I am not sure what I will ultimately end up doing on December 31st, but here are ten things I won't be doing.
- Watching anything with "Rockin'" in the title.
New Year's Eve celebration specials are crap. Dick Clark recently had a stroke and Regis Philbin is stepping in for him. I would kill myself before I would watch that. I don't want to see people frolic on the streets of New York. I don't want to watch fireworks set to music. I don't want to see Usher sing about cheaters. Besides, I don't know how to work the picture-in-picture thing on the TV and, as mentioned previously, there is a good chance I will be watching porn.
- Wearing a party hat and blowing a noise-maker.

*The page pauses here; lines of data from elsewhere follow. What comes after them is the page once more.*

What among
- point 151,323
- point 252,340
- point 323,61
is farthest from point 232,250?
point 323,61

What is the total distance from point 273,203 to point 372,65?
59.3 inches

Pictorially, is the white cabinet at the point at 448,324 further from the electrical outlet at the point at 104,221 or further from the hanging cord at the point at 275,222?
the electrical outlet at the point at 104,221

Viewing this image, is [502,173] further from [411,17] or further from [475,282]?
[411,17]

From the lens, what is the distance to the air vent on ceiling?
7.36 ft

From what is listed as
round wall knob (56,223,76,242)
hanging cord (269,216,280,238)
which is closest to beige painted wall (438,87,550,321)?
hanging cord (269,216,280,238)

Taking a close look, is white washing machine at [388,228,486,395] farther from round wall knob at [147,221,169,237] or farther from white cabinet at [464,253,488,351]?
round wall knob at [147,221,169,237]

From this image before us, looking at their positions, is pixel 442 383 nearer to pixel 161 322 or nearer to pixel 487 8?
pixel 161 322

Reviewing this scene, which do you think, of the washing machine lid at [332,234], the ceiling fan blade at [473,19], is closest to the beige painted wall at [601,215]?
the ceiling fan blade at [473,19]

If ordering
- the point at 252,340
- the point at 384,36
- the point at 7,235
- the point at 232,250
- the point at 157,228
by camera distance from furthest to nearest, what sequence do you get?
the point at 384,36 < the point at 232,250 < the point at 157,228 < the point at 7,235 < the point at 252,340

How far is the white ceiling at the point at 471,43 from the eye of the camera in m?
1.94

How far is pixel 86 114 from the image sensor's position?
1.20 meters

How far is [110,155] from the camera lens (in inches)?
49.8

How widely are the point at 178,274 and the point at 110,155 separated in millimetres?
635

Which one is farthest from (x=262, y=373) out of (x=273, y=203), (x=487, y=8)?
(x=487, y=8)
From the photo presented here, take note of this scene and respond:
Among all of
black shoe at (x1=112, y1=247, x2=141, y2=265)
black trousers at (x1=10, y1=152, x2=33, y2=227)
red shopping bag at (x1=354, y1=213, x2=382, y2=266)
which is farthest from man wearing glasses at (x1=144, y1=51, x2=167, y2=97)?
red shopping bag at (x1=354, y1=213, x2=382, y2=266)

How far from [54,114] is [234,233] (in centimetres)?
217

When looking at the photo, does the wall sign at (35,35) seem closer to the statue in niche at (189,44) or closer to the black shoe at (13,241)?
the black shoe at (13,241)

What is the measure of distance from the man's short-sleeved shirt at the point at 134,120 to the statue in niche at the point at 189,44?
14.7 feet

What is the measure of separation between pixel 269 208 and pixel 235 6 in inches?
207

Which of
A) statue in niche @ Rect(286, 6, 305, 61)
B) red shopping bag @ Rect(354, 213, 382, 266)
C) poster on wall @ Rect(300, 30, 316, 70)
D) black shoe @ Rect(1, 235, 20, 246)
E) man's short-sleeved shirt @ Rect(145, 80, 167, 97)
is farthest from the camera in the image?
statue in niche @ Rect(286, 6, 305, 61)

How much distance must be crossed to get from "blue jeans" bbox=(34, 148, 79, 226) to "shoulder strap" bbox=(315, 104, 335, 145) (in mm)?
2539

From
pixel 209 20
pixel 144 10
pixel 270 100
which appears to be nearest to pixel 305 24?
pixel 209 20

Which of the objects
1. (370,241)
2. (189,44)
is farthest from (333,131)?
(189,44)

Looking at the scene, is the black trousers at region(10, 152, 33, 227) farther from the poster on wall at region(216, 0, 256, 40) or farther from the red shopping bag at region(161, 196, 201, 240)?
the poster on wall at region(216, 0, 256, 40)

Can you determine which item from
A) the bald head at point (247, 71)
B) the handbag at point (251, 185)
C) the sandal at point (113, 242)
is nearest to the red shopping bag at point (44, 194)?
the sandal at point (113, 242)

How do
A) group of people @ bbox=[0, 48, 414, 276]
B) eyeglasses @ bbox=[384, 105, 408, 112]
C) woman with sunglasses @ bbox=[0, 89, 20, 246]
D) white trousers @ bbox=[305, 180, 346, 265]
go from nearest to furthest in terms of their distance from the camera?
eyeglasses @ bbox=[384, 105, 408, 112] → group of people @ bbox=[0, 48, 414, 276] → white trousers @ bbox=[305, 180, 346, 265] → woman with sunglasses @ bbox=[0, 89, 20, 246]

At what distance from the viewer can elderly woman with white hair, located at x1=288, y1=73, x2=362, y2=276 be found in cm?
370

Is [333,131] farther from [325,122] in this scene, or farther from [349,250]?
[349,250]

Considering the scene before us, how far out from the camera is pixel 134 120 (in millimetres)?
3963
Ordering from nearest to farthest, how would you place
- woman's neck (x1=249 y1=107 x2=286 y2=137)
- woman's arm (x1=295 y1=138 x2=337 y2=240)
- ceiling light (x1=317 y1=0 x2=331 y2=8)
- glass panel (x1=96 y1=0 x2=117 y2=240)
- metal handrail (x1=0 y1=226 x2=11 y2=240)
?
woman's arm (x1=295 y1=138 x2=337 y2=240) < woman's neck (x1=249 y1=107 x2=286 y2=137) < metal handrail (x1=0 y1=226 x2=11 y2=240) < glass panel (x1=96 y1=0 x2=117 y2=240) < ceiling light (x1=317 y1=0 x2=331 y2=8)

I think those things only happen in movies anyway. If I were to be invited to a party and take leave of my senses long enough to actually attend, there better not be any glittering hats or twirling noise-making devices. I will leave. I will drink all the rum and then I will leave. I will drink all the rum, kiss someone's boyfriend and then I will leave.
- Going to Las Vegas.
That shit was crazy. I am too married for that now. My husband doesn't permit me to make out with strange men in the street and if that isn't part of the deal I might as well stay my ass home.
- Paying a cover charge.
I don't hang out in bars much anymore so I wouldn't even know where to go. The places I would think to go to would be lame and the places I would want to go to wouldn't let me in. Also, at least for me, going to bars in the past often resulted in kissing random people so, as I said in #3, that is no longer an option.
- Volunteering at an art museum just so that I can see Harvey Danger play.
This is pretty specific, I know. It happens to be what my friend in Seattle will be doing and I just don't get the appeal. Seeing great live music for free? Ok. Working for it? No thanks.
- Attending anything described as a "ball," a "bash," or an "extravaganza."
A friend recommended the New Year's Eve Ball at the Roosevelt Hotel. It includes midget acrobatics. Any event that is black-tie optional is going to have skanks in party dresses and skeazy assholes in tuxes, I don't want to have to deal with, even to see midgets performing tricks.
- Spending $250 on dinner for two.
I have nothing against an expensive meal - my husband and I just blew $120 on steaks last Saturday - but I have had food poisoning several times after eating at a restaurant on a holiday. They get busy and they get careless. I refuse to spend the first day of 2005 puking up overpriced stuffed mushrooms.
- Making resolutions.
This is something that I have done every year and every year it results in the same list of things. If I haven't done them by now, they ain't getting done. Sorry, my fat ass, you are here to stay.
- Playing board games at my mom's house.
She tries to get me to go there every year. Fine, I'm boring. Whatever. I am still not spending New Year's Eve at my mom's house.
- Pillowfighting in a baby doll nighty.
I won't be doing it, but I might be watching it on pay-per-view.